# [Görev Tanımı]
Söyleşi haberinde "Küçük Prens Müzesi ve" ile başlayıp "bir sohbet gerçekleştirildi." ile biten kısmı, "sohbet" yerine "konuşma" koyarak yeniden yazın.

# [Belge Bölümü]
═══
Haber: Raziye Sayaslan
İstanbul Üniversitesi Haber Merkezi
Küçük Prens Müzesi’nin kurucusu, şair, yazar ve öğretmen Ali Lidar, Mızmız dergisinin ev sahipliğinde düzenlenen söyleşide okurlarıyla buluştu. Müzenin kuruluş süreci, edebiyat anlayışı gibi konulara değinen Lidar, “Edebiyat benim yaşam kaynağım” dedi.
Küçük Prens Müzesi ve edebiyat üzerine gerçekleşen söyleşide, Ali Lidar’ın kişisel hayatı ve edebiyatla olan ilişkisine dair bir sohbet gerçekleştirildi.
“Küçük Prens’in her bir çevirisi farklı özelliktedir”
═══
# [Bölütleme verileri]
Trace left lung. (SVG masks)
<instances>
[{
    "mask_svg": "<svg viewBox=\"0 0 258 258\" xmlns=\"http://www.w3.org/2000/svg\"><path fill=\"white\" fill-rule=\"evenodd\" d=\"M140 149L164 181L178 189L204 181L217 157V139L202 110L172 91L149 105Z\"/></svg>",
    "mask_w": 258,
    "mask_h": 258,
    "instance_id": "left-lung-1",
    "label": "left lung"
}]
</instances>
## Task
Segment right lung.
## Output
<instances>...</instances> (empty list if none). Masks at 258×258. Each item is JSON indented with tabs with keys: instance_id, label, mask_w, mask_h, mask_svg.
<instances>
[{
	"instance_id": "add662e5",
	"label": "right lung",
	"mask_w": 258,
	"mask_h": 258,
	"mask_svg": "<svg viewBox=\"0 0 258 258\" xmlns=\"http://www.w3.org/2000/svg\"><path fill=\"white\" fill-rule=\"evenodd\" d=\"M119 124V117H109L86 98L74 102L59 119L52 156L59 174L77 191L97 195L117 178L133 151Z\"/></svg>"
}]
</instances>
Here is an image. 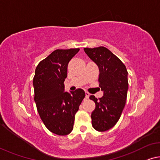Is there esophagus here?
<instances>
[{
    "label": "esophagus",
    "mask_w": 160,
    "mask_h": 160,
    "mask_svg": "<svg viewBox=\"0 0 160 160\" xmlns=\"http://www.w3.org/2000/svg\"><path fill=\"white\" fill-rule=\"evenodd\" d=\"M90 93L89 92H85V98H89V97H90Z\"/></svg>",
    "instance_id": "esophagus-1"
}]
</instances>
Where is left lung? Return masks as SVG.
Masks as SVG:
<instances>
[{
  "label": "left lung",
  "instance_id": "8db88e82",
  "mask_svg": "<svg viewBox=\"0 0 160 160\" xmlns=\"http://www.w3.org/2000/svg\"><path fill=\"white\" fill-rule=\"evenodd\" d=\"M84 50L98 66L99 86L103 91L99 100L94 95L90 97L95 103L91 114L92 125L96 130L105 132L115 125L125 106L128 72L123 62L108 48H85Z\"/></svg>",
  "mask_w": 160,
  "mask_h": 160
}]
</instances>
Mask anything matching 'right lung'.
<instances>
[{
    "instance_id": "obj_1",
    "label": "right lung",
    "mask_w": 160,
    "mask_h": 160,
    "mask_svg": "<svg viewBox=\"0 0 160 160\" xmlns=\"http://www.w3.org/2000/svg\"><path fill=\"white\" fill-rule=\"evenodd\" d=\"M79 48L55 50L39 62L32 85L38 112L45 127L58 135L72 132L75 113L85 96L80 88L65 92L68 65Z\"/></svg>"
}]
</instances>
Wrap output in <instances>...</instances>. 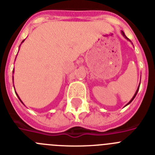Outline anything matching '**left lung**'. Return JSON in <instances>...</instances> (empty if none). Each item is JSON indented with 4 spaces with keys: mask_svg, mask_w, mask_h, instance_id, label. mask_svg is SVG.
I'll list each match as a JSON object with an SVG mask.
<instances>
[{
    "mask_svg": "<svg viewBox=\"0 0 155 155\" xmlns=\"http://www.w3.org/2000/svg\"><path fill=\"white\" fill-rule=\"evenodd\" d=\"M121 34H122V35L124 36V37L126 39H127V40H128V41H130V40L128 39V38L126 37V35H124V32H123V31H121ZM139 88H140V86H139V87H138L137 90H136V93H135V94H134V96H133V97H132V99H131V100H130V102H128V103L127 104V105H128V104H130V103H131V102H132V100H133L134 98H135V97H136V94H137V92H138V91H139ZM127 105H126V106H127Z\"/></svg>",
    "mask_w": 155,
    "mask_h": 155,
    "instance_id": "8db88e82",
    "label": "left lung"
}]
</instances>
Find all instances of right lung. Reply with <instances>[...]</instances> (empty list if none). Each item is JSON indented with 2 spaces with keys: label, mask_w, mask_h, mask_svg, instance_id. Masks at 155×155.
I'll list each match as a JSON object with an SVG mask.
<instances>
[{
  "label": "right lung",
  "mask_w": 155,
  "mask_h": 155,
  "mask_svg": "<svg viewBox=\"0 0 155 155\" xmlns=\"http://www.w3.org/2000/svg\"><path fill=\"white\" fill-rule=\"evenodd\" d=\"M23 41H24V40H23ZM23 41H22V42H23ZM13 72H14V71H13ZM12 78H13V76H12ZM15 94H16V93H15ZM16 95H17V96H18V97H19V100H20V102H22V103H23V102H22V101H21V99H20V98H19V95H18L17 94H16Z\"/></svg>",
  "instance_id": "obj_1"
}]
</instances>
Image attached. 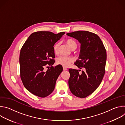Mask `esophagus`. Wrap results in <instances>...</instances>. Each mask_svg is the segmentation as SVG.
<instances>
[{
	"label": "esophagus",
	"instance_id": "1",
	"mask_svg": "<svg viewBox=\"0 0 125 125\" xmlns=\"http://www.w3.org/2000/svg\"><path fill=\"white\" fill-rule=\"evenodd\" d=\"M67 70V69L66 67H63V70H64V71H66Z\"/></svg>",
	"mask_w": 125,
	"mask_h": 125
}]
</instances>
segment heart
<instances>
[{
	"label": "heart",
	"instance_id": "obj_1",
	"mask_svg": "<svg viewBox=\"0 0 125 125\" xmlns=\"http://www.w3.org/2000/svg\"><path fill=\"white\" fill-rule=\"evenodd\" d=\"M65 42L68 45V46L72 49L74 50L77 47L76 43L72 40L67 39L65 41ZM60 46V43H56L54 47H53V51L55 54H58L59 52V48ZM74 59L71 57H65V56H60L57 59L56 62L57 64L61 65L65 67H68L70 66L71 64L73 63Z\"/></svg>",
	"mask_w": 125,
	"mask_h": 125
}]
</instances>
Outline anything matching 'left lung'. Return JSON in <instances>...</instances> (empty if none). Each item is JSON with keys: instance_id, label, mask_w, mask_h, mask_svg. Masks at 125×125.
<instances>
[{"instance_id": "left-lung-1", "label": "left lung", "mask_w": 125, "mask_h": 125, "mask_svg": "<svg viewBox=\"0 0 125 125\" xmlns=\"http://www.w3.org/2000/svg\"><path fill=\"white\" fill-rule=\"evenodd\" d=\"M81 44L79 59L75 63L80 69H69L70 90L74 95L85 98L93 94L100 85L105 74L107 55L105 47L98 35L94 33L79 31L67 33Z\"/></svg>"}]
</instances>
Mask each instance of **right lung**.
I'll return each instance as SVG.
<instances>
[{"label":"right lung","mask_w":125,"mask_h":125,"mask_svg":"<svg viewBox=\"0 0 125 125\" xmlns=\"http://www.w3.org/2000/svg\"><path fill=\"white\" fill-rule=\"evenodd\" d=\"M65 33L35 32L22 46L19 57L20 77L25 88L32 94L45 97L54 91L63 67L61 65L52 66L55 63L53 46ZM45 67L50 69L45 71Z\"/></svg>","instance_id":"1"}]
</instances>
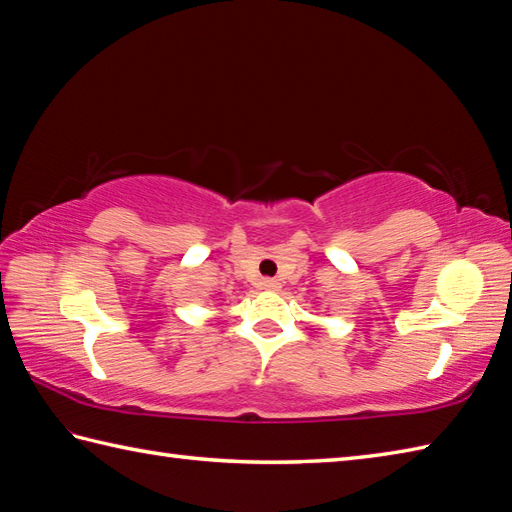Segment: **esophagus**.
<instances>
[{"mask_svg":"<svg viewBox=\"0 0 512 512\" xmlns=\"http://www.w3.org/2000/svg\"><path fill=\"white\" fill-rule=\"evenodd\" d=\"M259 286H262V290H268V292H277L281 288L277 279H262V281H259Z\"/></svg>","mask_w":512,"mask_h":512,"instance_id":"34e87169","label":"esophagus"}]
</instances>
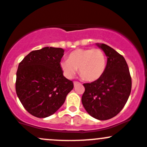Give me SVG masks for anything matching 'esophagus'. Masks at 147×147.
<instances>
[{
    "mask_svg": "<svg viewBox=\"0 0 147 147\" xmlns=\"http://www.w3.org/2000/svg\"><path fill=\"white\" fill-rule=\"evenodd\" d=\"M78 84H80L79 82H78V81H74V86H76L77 85H78Z\"/></svg>",
    "mask_w": 147,
    "mask_h": 147,
    "instance_id": "34e87169",
    "label": "esophagus"
}]
</instances>
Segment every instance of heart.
<instances>
[{"label": "heart", "mask_w": 147, "mask_h": 147, "mask_svg": "<svg viewBox=\"0 0 147 147\" xmlns=\"http://www.w3.org/2000/svg\"><path fill=\"white\" fill-rule=\"evenodd\" d=\"M106 56L101 49H76L71 52L68 59H63L59 66L67 78H72L78 69L79 74L87 81L98 80L105 73Z\"/></svg>", "instance_id": "b5f03b06"}]
</instances>
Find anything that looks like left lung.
I'll use <instances>...</instances> for the list:
<instances>
[{"instance_id": "left-lung-1", "label": "left lung", "mask_w": 147, "mask_h": 147, "mask_svg": "<svg viewBox=\"0 0 147 147\" xmlns=\"http://www.w3.org/2000/svg\"><path fill=\"white\" fill-rule=\"evenodd\" d=\"M107 57L105 73L98 80L84 83L82 104L96 119L105 121L119 113L128 99L132 88L129 68L123 57L106 44L97 43Z\"/></svg>"}]
</instances>
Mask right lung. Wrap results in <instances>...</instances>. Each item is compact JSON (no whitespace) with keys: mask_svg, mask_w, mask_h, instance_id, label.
<instances>
[{"mask_svg":"<svg viewBox=\"0 0 147 147\" xmlns=\"http://www.w3.org/2000/svg\"><path fill=\"white\" fill-rule=\"evenodd\" d=\"M62 48L45 47L34 50L19 64L15 89L17 97L29 113L46 118L57 111L74 88L63 75L59 63Z\"/></svg>","mask_w":147,"mask_h":147,"instance_id":"add662e5","label":"right lung"}]
</instances>
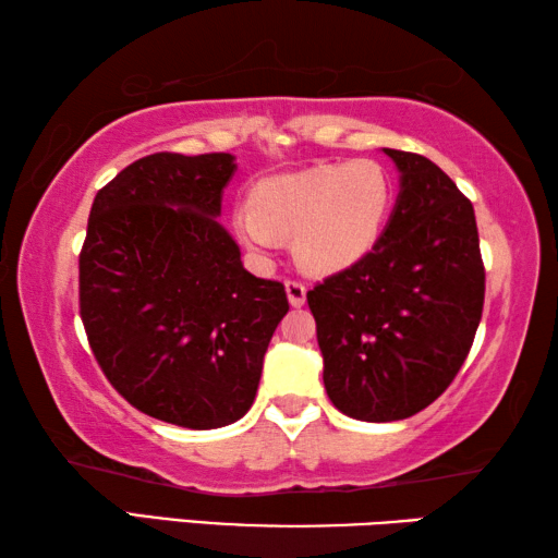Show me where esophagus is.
I'll list each match as a JSON object with an SVG mask.
<instances>
[{
	"label": "esophagus",
	"mask_w": 558,
	"mask_h": 558,
	"mask_svg": "<svg viewBox=\"0 0 558 558\" xmlns=\"http://www.w3.org/2000/svg\"><path fill=\"white\" fill-rule=\"evenodd\" d=\"M286 292H288V302L292 307H302L305 305V300H307V288L302 286V282H298V280H288L286 282Z\"/></svg>",
	"instance_id": "obj_1"
}]
</instances>
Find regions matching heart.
Segmentation results:
<instances>
[{
  "label": "heart",
  "instance_id": "1",
  "mask_svg": "<svg viewBox=\"0 0 558 558\" xmlns=\"http://www.w3.org/2000/svg\"><path fill=\"white\" fill-rule=\"evenodd\" d=\"M248 202L231 214L233 233L245 248L268 256L280 235H292L300 266L332 276L352 268L381 239L396 182L374 159H354L263 177Z\"/></svg>",
  "mask_w": 558,
  "mask_h": 558
}]
</instances>
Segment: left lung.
<instances>
[{
	"label": "left lung",
	"mask_w": 558,
	"mask_h": 558,
	"mask_svg": "<svg viewBox=\"0 0 558 558\" xmlns=\"http://www.w3.org/2000/svg\"><path fill=\"white\" fill-rule=\"evenodd\" d=\"M401 192L366 256L307 292L325 389L356 421H401L456 379L485 302L472 204L430 159L386 149Z\"/></svg>",
	"instance_id": "1"
}]
</instances>
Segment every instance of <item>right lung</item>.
Listing matches in <instances>:
<instances>
[{
  "label": "right lung",
  "mask_w": 558,
  "mask_h": 558,
  "mask_svg": "<svg viewBox=\"0 0 558 558\" xmlns=\"http://www.w3.org/2000/svg\"><path fill=\"white\" fill-rule=\"evenodd\" d=\"M233 174L229 153L137 159L96 194L81 251V319L100 369L137 411L192 430L243 418L290 307L219 223Z\"/></svg>",
  "instance_id": "right-lung-1"
}]
</instances>
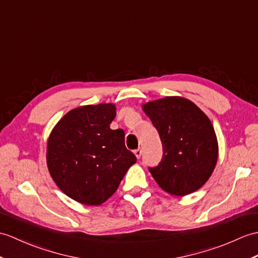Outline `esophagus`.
<instances>
[{
  "mask_svg": "<svg viewBox=\"0 0 258 258\" xmlns=\"http://www.w3.org/2000/svg\"><path fill=\"white\" fill-rule=\"evenodd\" d=\"M134 154H135L136 158H137V159H140V158H141V156H142V149H141V148H137V149H135V151H134Z\"/></svg>",
  "mask_w": 258,
  "mask_h": 258,
  "instance_id": "34e87169",
  "label": "esophagus"
}]
</instances>
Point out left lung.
<instances>
[{"label": "left lung", "mask_w": 258, "mask_h": 258, "mask_svg": "<svg viewBox=\"0 0 258 258\" xmlns=\"http://www.w3.org/2000/svg\"><path fill=\"white\" fill-rule=\"evenodd\" d=\"M158 131L163 159L149 168L153 178L167 194L183 197L199 190L217 165L218 139L206 113L192 101L166 97L142 105Z\"/></svg>", "instance_id": "left-lung-1"}]
</instances>
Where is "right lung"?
Masks as SVG:
<instances>
[{"mask_svg":"<svg viewBox=\"0 0 258 258\" xmlns=\"http://www.w3.org/2000/svg\"><path fill=\"white\" fill-rule=\"evenodd\" d=\"M114 103L82 105L59 119L47 141V167L62 192L86 206H100L117 190L136 163L124 132L111 130Z\"/></svg>","mask_w":258,"mask_h":258,"instance_id":"add662e5","label":"right lung"}]
</instances>
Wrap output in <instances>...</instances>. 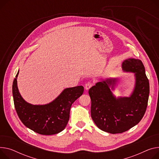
═══
# [Aşağıdaki Sonuç]
Küçük Prens Müzesi ve edebiyat üzerine gerçekleşen söyleşide, Ali Lidar’ın kişisel hayatı ve edebiyatla olan ilişkisine dair bir konuşma gerçekleştirildi.